Porsche has today provided further details of its new Premium Platform Electric (PPE) architecture, set to arrive with the Porsche Macan EV and sibling brand Audi’s Q6 E-tron.

The headlines include an 800V electrical architecture, competitive battery capacities and an emphasis on weight distribution in a bid to maintain the dynamic character of Porsche’s legacy models.

But it is not the on-paper figures through which PPE’s impact will be most dramatically felt – nor is that what Porsche people were most excited by at a media briefing in Franciacorta, Italy. Instead, they emphasised its profitability, and the avenues this opens for the brand.

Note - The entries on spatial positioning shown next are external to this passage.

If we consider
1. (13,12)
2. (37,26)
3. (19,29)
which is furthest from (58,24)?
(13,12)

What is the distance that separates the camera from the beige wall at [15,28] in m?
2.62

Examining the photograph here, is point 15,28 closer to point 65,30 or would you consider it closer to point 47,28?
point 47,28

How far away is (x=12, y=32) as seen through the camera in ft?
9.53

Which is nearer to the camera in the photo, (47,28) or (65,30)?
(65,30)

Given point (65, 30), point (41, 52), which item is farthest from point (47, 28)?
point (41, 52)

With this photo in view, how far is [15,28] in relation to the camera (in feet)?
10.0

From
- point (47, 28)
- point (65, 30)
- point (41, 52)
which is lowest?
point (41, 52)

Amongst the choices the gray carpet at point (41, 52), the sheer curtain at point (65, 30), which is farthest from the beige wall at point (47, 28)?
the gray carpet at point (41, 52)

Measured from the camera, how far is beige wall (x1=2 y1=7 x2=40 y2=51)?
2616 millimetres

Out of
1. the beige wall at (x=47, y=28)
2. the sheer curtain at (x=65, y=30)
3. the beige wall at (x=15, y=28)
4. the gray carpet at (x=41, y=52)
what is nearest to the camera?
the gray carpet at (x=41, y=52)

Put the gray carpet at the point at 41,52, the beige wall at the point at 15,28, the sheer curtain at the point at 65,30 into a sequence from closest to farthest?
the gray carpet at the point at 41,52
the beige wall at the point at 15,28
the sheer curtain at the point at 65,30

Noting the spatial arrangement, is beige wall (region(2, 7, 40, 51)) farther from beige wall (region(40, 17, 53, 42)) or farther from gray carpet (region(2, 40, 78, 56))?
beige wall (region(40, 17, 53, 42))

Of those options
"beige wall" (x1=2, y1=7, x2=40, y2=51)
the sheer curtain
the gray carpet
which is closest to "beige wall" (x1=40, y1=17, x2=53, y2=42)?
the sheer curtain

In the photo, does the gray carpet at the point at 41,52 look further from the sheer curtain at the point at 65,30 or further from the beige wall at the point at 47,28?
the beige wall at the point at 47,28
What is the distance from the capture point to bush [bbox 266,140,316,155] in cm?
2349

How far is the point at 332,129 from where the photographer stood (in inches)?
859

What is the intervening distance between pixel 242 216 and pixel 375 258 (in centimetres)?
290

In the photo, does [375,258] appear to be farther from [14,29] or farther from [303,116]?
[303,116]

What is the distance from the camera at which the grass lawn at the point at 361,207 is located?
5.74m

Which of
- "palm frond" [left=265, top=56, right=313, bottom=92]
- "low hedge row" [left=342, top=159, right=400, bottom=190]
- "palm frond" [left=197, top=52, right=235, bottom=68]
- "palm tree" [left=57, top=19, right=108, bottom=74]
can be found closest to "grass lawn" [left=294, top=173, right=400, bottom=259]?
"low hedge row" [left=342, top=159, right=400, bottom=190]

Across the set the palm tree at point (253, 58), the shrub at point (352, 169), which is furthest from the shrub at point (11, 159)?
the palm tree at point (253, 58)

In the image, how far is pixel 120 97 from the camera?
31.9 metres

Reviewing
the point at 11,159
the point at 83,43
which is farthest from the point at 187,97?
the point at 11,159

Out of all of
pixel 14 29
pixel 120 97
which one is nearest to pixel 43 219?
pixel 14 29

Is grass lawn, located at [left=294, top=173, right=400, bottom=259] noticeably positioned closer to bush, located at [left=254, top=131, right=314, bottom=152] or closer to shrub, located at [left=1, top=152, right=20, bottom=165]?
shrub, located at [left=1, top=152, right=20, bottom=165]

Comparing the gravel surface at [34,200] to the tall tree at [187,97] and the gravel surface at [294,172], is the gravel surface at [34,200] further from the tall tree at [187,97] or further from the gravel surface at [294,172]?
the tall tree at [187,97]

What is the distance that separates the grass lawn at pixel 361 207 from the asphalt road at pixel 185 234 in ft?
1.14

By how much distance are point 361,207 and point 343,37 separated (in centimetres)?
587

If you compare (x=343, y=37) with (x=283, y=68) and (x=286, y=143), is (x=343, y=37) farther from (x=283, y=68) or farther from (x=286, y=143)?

Barbara Frenkel, board executive for procurement, said the platform would be the launch pad for high-volume electric cars made in a “very profitable way”.

This implies that the firm is positioning the Porsche Macan EV to ultimately take the reins from the petrol version – for which sales will continue in parallel – as its best-selling model, its higher price generating greater profit.

Enthusiasts might reel at the notion of Porsche leading its line-up with what is expected to be a two-tonne-plus electric crossover – almost antithetical to its historical line-up – but this may not be such a bad thing.

For one, the bullishness of Porsche executives about PPE’s profitability means that even if only a mild success, it could secure funding for the development of future internal-combustion models.

And this is important because Porsche appears keen to maintain its investment in ICEs – with a Formula 1 deal for 2026 on the cards and synthetic fuel development work under way in Chile.

It also means that there should be more money for some of the less ‘sensible’ skunkworks projects many of us fawn over, such as the Porsche Cayman GT4 RS and soon to be revealed 911 Dakar.